What is lost in this crowded discourse is that Zambia understood the value of creating an efficient economy that was able to trade globally and become a thriving economy in the 1990s and beyond. 

It was Zambia that led the go-east policy which culminated in opening the first Bank of China (BoC) in Africa, or outside China in 1997. China’s political assistance and aid to Zambia was always available. 

But an era of economic emancipation required economic and financial growth which would not be driven by stringent IMF loans and conditionalities. On a comparative basis, China gave more money for longer periods than the IMF. 

If those patriots of liberalisation did not tap into China’s financial power, they would have been less than responsible. Alas, they provided the future a template for alternative financial options. 

But it remains the responsibility of the borrower to obtain funds responsibly and apply the funds with intelligent foresight. What has also been misunderstood is that the political independence of 1964 was limited only to the ruling party and no one else. 

It is the economic independence of 1991 that created social and economic emancipation that created political freedom. The IMF-China nexus of the 1990s should not be misused to derail the essential question of transferring the value of the economy to citizens. 

If nationalisation was a system that cared for citizens, it would have found economic solutions for those citizens. If privatisation is to retain some integrity, the options and opportunities should be in consultation with citizens – via their representatives, as democracy deems. 
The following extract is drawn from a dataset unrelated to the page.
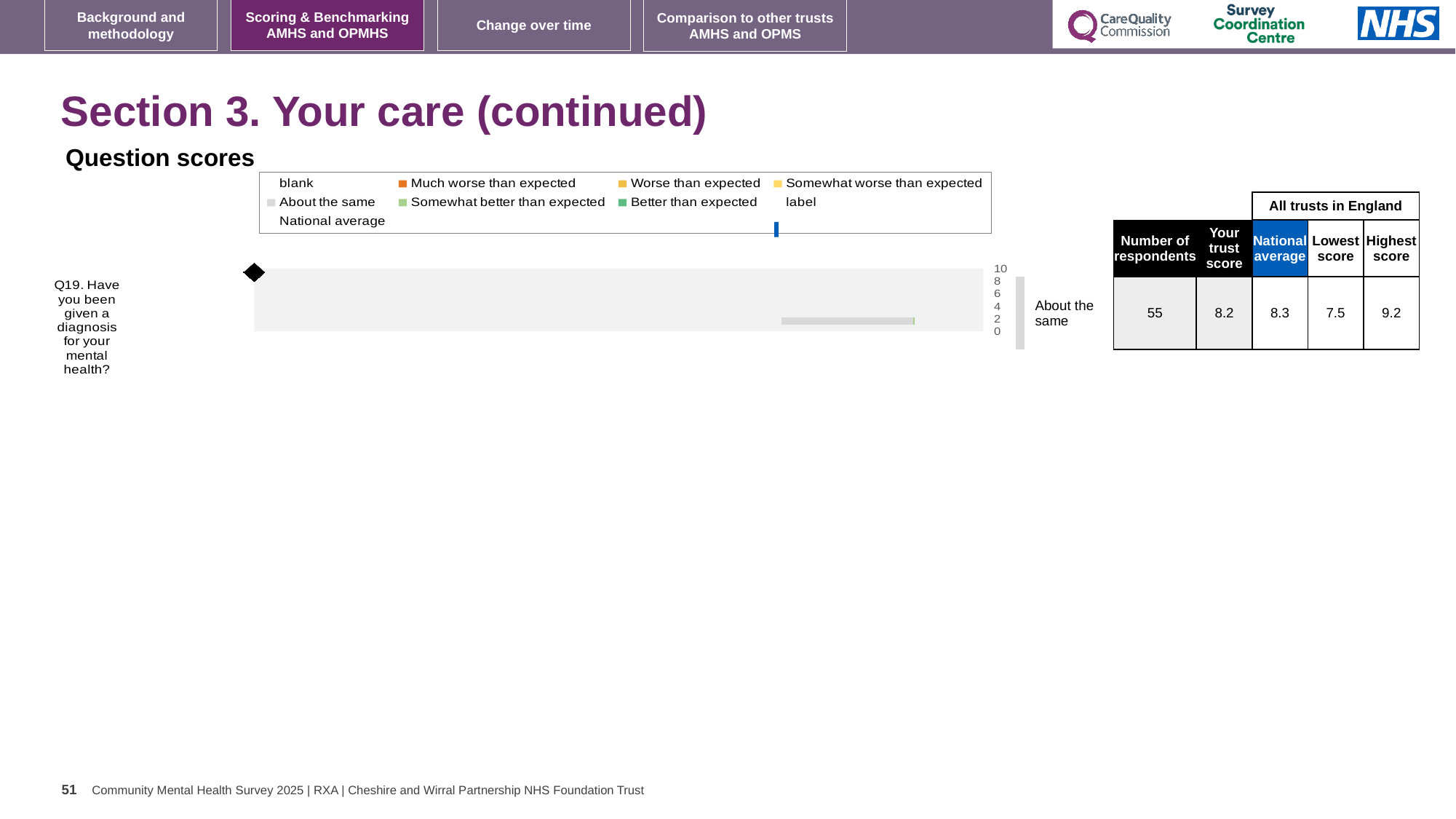
In the table beside the chart, what is the national average score for Q19? 8.3 In the table beside the chart, what is the trust's score for Q19? 8.2 What benchmark category label is shown to the right of the chart for Q19? About the same For Q19, what is the difference between the highest score and the lowest score among all trusts in England? 1.7 In the table beside the chart, what is the number of respondents for Q19? 55 Which question is plotted in the question scores chart? Q19. Have you been given a diagnosis for your mental health? For Q19, which is larger: the trust's score or the national average? National average What kind of chart is used to show the question scores on this slide? bar chart What is the highest tick value shown on the chart's score axis? 10 How many survey questions are plotted in the question scores chart? 1 In the table beside the chart, what is the lowest score among all trusts in England for Q19? 7.5 In the table beside the chart, what is the highest score among all trusts in England for Q19? 9.2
What is essential and most critical in all this is value.  That is what belied the struggle for democracy in the late 1980s until 1991 when democracy and the value of the citizen won. 

It does not matter the philosophy; the idea is to transfer value to the local economy and the citizens for their social economic progress. 

While we debate who is better for us or who is stealing our resources with a lopsided misrepresentation of history, other nations are moving on. In fact, China already owns significant stake in Australia’s energy sector among the three top players that supply more than 70 percent of small electricity customers and more than 80 percent of small gas customers. So, they lose nothing. We, on the other hand have a responsibility to deliver value to our citizens.